Collaborative work with Anna Garrett
Painting as Ruin explores ideas of the deconstructed painting, the materiality and physicality of the painting object: merging the practices of Charlie Betts and Anna Garrett, to celebrate accidental monuments in the ephemeral potential of the combined work.
The collaborative works teeter on the edge of collapse, with a sculptural quality that creates a fresh response to the idea of painting. Painting as Ruin poses the question of the tension between structure and surface. Changing the structural reality of the work, the artists expose the rawness of the canvas and frame – revealing an honest, sensual yet brutal and raw nature to the constructed painting.
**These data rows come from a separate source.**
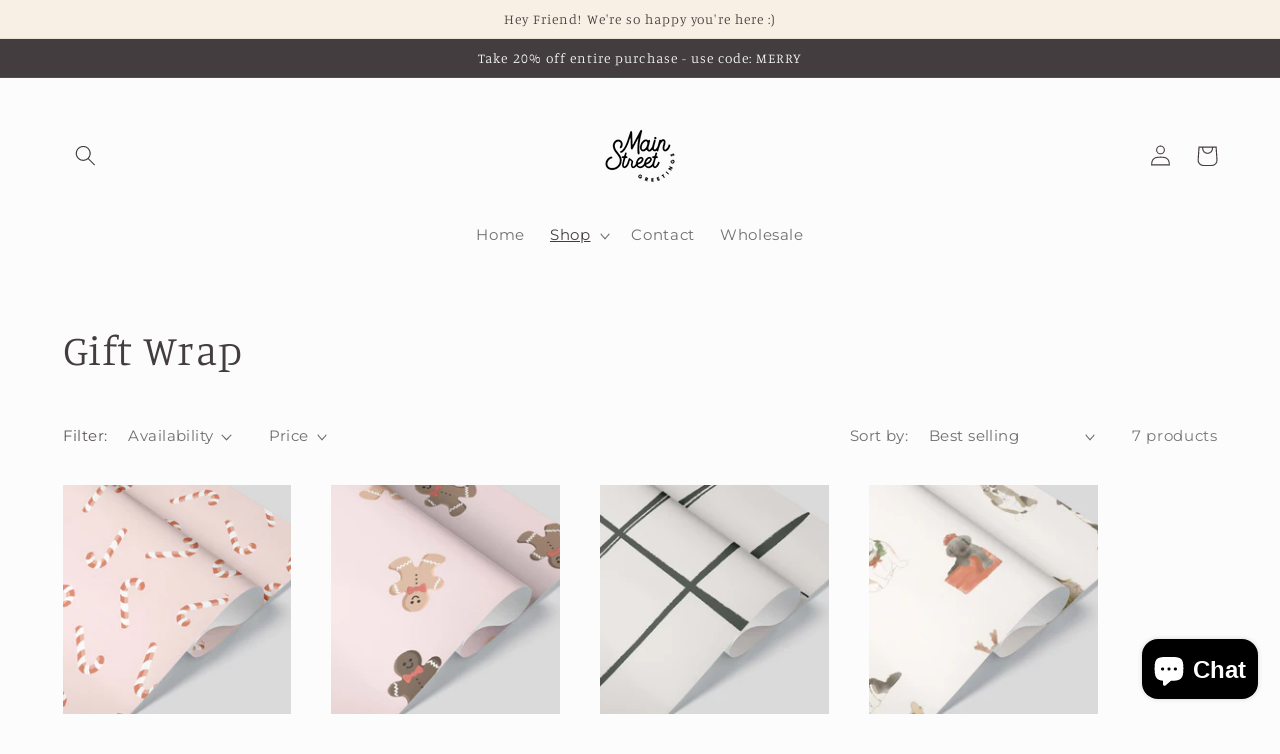

--- FILE ---
content_type: application/x-javascript; charset=utf-8
request_url: https://bundler.nice-team.net/app/shop/status/mainstgreetings.myshopify.com.js?1768505007
body_size: -353
content:
var bundler_settings_updated='1694710518';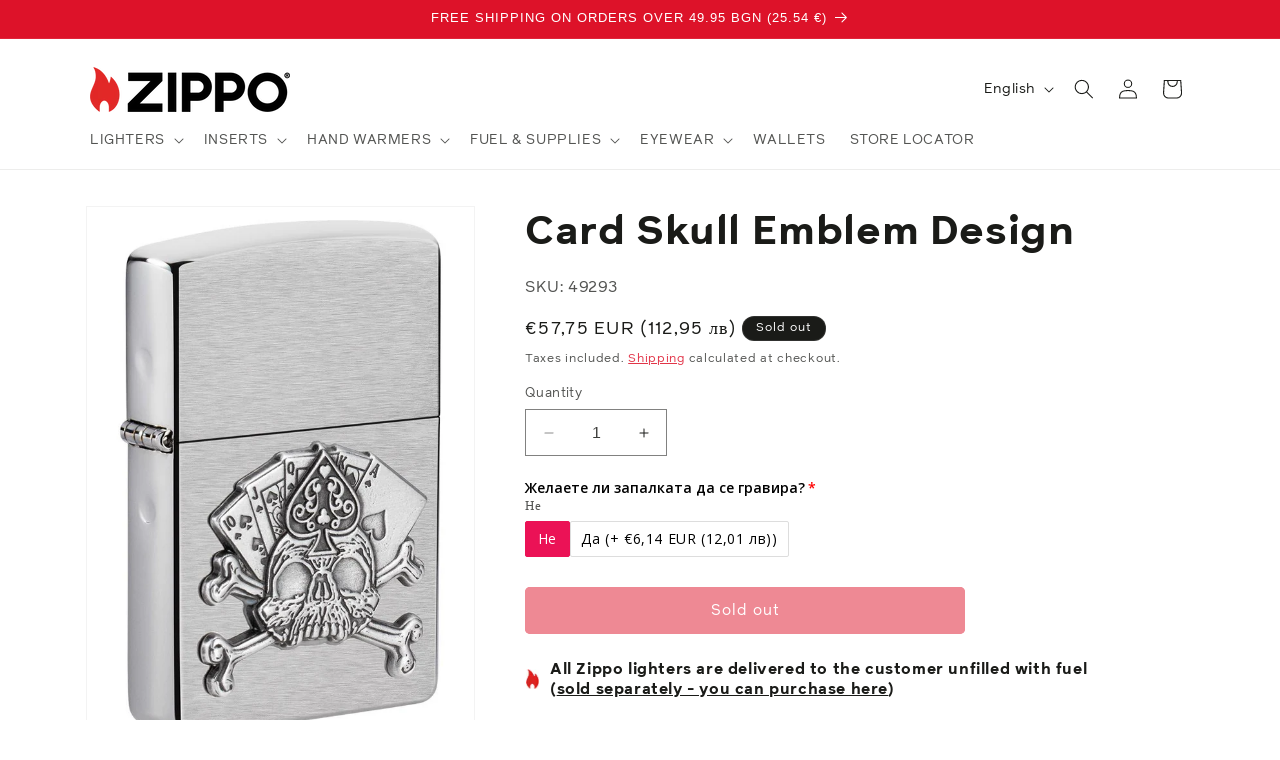

--- FILE ---
content_type: text/css
request_url: https://zippo.bg/cdn/shop/t/10/assets/component-list-menu.css?v=87945958071184477141741074352
body_size: -485
content:
.list-menu--right{right:0}.list-menu--disclosure{position:absolute;min-width:100%;width:20rem;border:1px solid rgba(var(--color-foreground),.2)}.list-menu--disclosure:focus{outline:none}.list-menu__item--active{text-decoration:underline;text-underline-offset:.3rem}.list-menu__item--active:hover{text-decoration-thickness:.2rem}.list-menu--disclosure.localization-selector{max-height:18rem;overflow:auto;width:10rem;padding:.5rem}.header__menu-item.list-menu__item,.menu-drawer__menu-item.list-menu__item{text-transform:uppercase}
/*# sourceMappingURL=/cdn/shop/t/10/assets/component-list-menu.css.map?v=87945958071184477141741074352 */


--- FILE ---
content_type: application/x-javascript
request_url: https://app.cart-bot.net/public/status/shop/zippo-bulgaria.myshopify.com.js?1769447561
body_size: -295
content:
var giftbee_settings_updated='1754304853c';

--- FILE ---
content_type: text/javascript; charset=utf-8
request_url: https://zippo.bg/en/products/laser-engraving.js
body_size: 494
content:
{"id":14657803125059,"title":"Лазерно гравиране (Laser Engraving)","handle":"laser-engraving","description":"","published_at":"2024-12-10T13:40:16+02:00","created_at":"2024-12-10T13:40:16+02:00","vendor":"Zippo.bg - Официален онлайн магазин на Zippo за България","type":"","tags":[],"price":614,"price_min":614,"price_max":614,"available":true,"price_varies":false,"compare_at_price":null,"compare_at_price_min":0,"compare_at_price_max":0,"compare_at_price_varies":false,"variants":[{"id":51807428837699,"title":"Default Title","option1":"Default Title","option2":null,"option3":null,"sku":"ENG","requires_shipping":false,"taxable":true,"featured_image":null,"available":true,"name":"Лазерно гравиране (Laser Engraving)","public_title":null,"options":["Default Title"],"price":614,"weight":0,"compare_at_price":null,"inventory_management":"shopify","barcode":"","requires_selling_plan":false,"selling_plan_allocations":[]}],"images":[],"featured_image":null,"options":[{"name":"Title","position":1,"values":["Default Title"]}],"url":"\/en\/products\/laser-engraving","requires_selling_plan":false,"selling_plan_groups":[]}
The pieces might nod toward the notion of a ‘romantic response’ to ruins, however the artists address a subversion, exposing truth within the painting object, a broken structure that echoes in the ruined architecture.
Painting as Ruin was shown at Harts Lane, London in 2016.
‘ASSEMBLAGE IS METAPHYSICAL AS WELL AS PHYSICAL AND REALISTIC. THE FABRIC OF MEANING WOVEN BY MATERIALS CAN COVER THE DISTANT IN TIME AND SPACE, AWAKENING A ROMANTIC RESPONSE TO RUINS, ARCHITECTURAL AND SCULPTURAL FRAGMENTS AND THE EVOCATIVE RICHNESS OF OLD WALLS OR RITUAL VESSELS. AS ELEMENT IS SET BESIDE ELEMENT, THE MANY QUALITIES AND AURAS OF ISOLATED FRAGMENTS ARE COMPOUNDED, FUSED, CONTRADICTED SO THAT PHYSICAL MATTER BECOMES POETRY.’